Benitez mi ricorda De Masi: messo alla porta a Ravello e premiato a Brasilia con la cittadinanza onoraria

Scrivo di proposito prima della partita di Torino. E, per giunta, al risveglio che è il momento della giornata nel quale generalmente si è più lucidi. Spero di non essere frainteso, quindi, se affermo di essere e di non sentirmi tradito da Benitez se accetterà di allenare il Real o qualsiasi altra squadra d’Europa. Per spararla tanto grossa e farlo nel modo più convincente è giusto che sia al di sopra di ogni condizionamento emotivo. Soprattutto perché la posta in palio è decisiva per il giudizio che si darà di questa annata dolceamara. O, meglio, che noi daremo perché gli altri, i non rafeliti, lo hanno già dato pensando di pancia, non di testa.

Al riparo di questa condizione psicologica – pur velata da una comprensibile ansia da prestazione – sono più in grado di dare forza alle ragioni per le quali un tifoso moderato, e in qualche modo saggio – per quanto si possa essere saggi scrivendo di uno sport che impone a tutti, scriba compresi, di essere sempre al disopra delle righe – deve obbligatoriamente scegliere la strada sulla quale ci siamo incamminati in molti a Napoli non appena ci è apparso chiaro di che pasta umana e di quale spessore culturale era dotato Rafa. Lontanissimo un miliardo di miglia dal Banfi-allenatore macchietta. E dal suo milieu che ancora impazza. Essere rafaelita a Napoli, in una sola parola, non significa essere tifoso di Benitez, ma, al contrario, vuole dire privilegiare un approccio calcistico serio, scrupoloso e onesto in luogo di quello spocchioso, ciarliero e sputasentenze (false) al quale il nostro campionato ci ha abituati.

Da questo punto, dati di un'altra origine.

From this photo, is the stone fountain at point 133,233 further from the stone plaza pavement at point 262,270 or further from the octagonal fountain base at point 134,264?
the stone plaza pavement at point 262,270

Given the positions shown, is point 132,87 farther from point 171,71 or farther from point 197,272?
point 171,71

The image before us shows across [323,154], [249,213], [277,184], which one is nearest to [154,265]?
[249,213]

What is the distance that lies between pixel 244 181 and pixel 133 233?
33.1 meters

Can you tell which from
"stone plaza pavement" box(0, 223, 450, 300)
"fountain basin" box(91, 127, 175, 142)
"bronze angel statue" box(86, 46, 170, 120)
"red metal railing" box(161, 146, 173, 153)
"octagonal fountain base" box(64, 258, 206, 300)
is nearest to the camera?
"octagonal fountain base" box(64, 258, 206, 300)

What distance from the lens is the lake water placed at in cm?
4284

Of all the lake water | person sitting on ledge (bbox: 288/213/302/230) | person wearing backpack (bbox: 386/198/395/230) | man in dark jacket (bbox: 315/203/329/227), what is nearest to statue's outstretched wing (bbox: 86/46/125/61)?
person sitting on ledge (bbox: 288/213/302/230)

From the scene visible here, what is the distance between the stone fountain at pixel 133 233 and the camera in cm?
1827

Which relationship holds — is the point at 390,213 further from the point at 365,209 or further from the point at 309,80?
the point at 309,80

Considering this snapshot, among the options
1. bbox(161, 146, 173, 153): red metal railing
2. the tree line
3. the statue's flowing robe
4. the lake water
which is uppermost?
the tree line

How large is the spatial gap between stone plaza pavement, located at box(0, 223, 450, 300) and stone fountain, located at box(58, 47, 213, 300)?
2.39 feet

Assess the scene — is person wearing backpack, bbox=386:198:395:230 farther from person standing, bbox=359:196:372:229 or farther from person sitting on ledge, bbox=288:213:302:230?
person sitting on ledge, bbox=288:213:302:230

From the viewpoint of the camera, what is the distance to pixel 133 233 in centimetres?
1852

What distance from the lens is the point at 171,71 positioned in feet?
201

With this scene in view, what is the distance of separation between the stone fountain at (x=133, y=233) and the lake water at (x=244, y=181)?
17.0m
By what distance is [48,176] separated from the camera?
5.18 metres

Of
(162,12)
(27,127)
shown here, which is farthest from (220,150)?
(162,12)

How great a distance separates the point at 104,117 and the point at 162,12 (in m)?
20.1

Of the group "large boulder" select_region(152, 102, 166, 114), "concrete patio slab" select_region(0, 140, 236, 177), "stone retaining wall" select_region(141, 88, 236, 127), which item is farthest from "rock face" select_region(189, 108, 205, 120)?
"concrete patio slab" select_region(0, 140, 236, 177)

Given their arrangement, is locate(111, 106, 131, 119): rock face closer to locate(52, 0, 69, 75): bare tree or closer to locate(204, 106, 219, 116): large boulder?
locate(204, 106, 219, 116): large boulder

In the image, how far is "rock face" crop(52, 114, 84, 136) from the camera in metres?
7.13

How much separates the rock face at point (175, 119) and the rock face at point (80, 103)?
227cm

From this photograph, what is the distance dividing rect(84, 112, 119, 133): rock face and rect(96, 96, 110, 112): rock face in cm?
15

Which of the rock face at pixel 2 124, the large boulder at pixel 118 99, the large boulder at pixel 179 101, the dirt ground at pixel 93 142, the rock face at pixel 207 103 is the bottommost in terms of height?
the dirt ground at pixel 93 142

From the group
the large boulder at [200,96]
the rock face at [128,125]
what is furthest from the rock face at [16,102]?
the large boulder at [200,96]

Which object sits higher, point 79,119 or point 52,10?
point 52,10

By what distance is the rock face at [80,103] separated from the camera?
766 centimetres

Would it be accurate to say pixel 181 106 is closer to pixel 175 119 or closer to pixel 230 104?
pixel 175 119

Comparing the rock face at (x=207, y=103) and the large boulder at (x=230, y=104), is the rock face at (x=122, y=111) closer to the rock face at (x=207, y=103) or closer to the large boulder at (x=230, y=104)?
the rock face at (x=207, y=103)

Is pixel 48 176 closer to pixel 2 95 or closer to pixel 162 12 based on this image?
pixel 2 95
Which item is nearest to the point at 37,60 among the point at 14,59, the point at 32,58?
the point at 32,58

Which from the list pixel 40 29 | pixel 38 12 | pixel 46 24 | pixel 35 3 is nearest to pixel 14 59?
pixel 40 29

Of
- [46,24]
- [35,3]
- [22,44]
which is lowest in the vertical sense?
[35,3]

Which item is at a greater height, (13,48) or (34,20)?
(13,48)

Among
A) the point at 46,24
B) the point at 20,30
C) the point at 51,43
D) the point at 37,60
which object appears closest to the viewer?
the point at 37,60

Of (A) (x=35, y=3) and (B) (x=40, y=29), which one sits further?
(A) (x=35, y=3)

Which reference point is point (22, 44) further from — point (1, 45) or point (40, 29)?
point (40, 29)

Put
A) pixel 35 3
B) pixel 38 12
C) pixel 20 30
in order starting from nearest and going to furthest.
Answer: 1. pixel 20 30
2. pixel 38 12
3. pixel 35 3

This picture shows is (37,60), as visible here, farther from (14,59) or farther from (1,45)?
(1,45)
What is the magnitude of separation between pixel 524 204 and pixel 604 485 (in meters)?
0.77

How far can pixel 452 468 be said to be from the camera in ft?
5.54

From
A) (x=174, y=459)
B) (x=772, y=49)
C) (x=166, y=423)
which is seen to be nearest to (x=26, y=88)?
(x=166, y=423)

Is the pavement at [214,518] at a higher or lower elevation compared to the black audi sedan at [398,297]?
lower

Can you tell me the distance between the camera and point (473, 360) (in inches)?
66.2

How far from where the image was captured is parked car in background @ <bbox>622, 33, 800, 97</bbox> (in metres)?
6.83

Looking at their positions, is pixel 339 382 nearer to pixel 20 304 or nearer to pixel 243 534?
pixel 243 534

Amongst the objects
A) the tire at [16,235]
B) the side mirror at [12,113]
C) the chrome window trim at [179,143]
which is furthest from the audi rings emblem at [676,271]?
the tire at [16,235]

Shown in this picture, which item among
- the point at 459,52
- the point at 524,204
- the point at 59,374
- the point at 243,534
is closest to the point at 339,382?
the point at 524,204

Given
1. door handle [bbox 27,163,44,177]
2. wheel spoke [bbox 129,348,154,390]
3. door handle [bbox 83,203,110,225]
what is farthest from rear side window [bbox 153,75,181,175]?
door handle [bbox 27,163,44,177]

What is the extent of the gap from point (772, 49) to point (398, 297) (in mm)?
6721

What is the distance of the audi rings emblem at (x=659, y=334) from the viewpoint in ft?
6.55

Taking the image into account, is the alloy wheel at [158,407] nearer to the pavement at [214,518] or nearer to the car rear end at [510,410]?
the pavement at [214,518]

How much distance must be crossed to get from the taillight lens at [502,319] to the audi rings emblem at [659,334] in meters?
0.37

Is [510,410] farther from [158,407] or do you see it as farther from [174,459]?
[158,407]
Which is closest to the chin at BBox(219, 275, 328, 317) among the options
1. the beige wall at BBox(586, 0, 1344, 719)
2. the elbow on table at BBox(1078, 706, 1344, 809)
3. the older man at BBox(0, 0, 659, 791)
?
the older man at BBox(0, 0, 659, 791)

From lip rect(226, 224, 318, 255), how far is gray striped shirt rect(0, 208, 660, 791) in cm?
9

Ecco, sono rafaelita per questi motivi, come sono stato uno strenuo sostenitore di De Masi e mi sono indignato per il modo becero e rozzo con cui è stato messo da parte a Ravello dopo che era riuscito a realizzare una impresa che tutto il mondo ci invidia, al pari dei Faraglioni e del Vesuvio, cioè la costruzione di un auditorium sospeso, come una nuvola, nel cielo della costiera amalfitana. E disegnato, per giunta, dal più grande architetto del mondo, il brasiliano Oscar Niemayer. Tutto inutile, con la conseguenza che a Brasilia De Masi è stato premiato con la cittadinanza onoraria ma a Ravello è stato messo brutalmente alla porta da Brunetta. Corsi e ricorsi della vergogna – ne potrei fare tanti, ma ho scelto De Masi condizionato dal piacere che mi ha procurato leggere il suo ultimo libro: Tag, le parole del tempo – il caso Ravello è speculare al caso-Benitez. Rafa è corteggiato dal Real e dagli altri top club europei, e misconosciuto a Napoli. Anzi, è brutalmente maltrattato, come ancora ha fatto in questi giorni, da Massimo Mauro, presentato, calcisticamente, come mezzo napoletano e mezzo juventino, che a mio modesto avviso è una definizione del tutto sbagliata e, peggio ancora, fuorviante, perché la “metà” napoletana è sbiadita al punto che difficilmente si riesce a vedere.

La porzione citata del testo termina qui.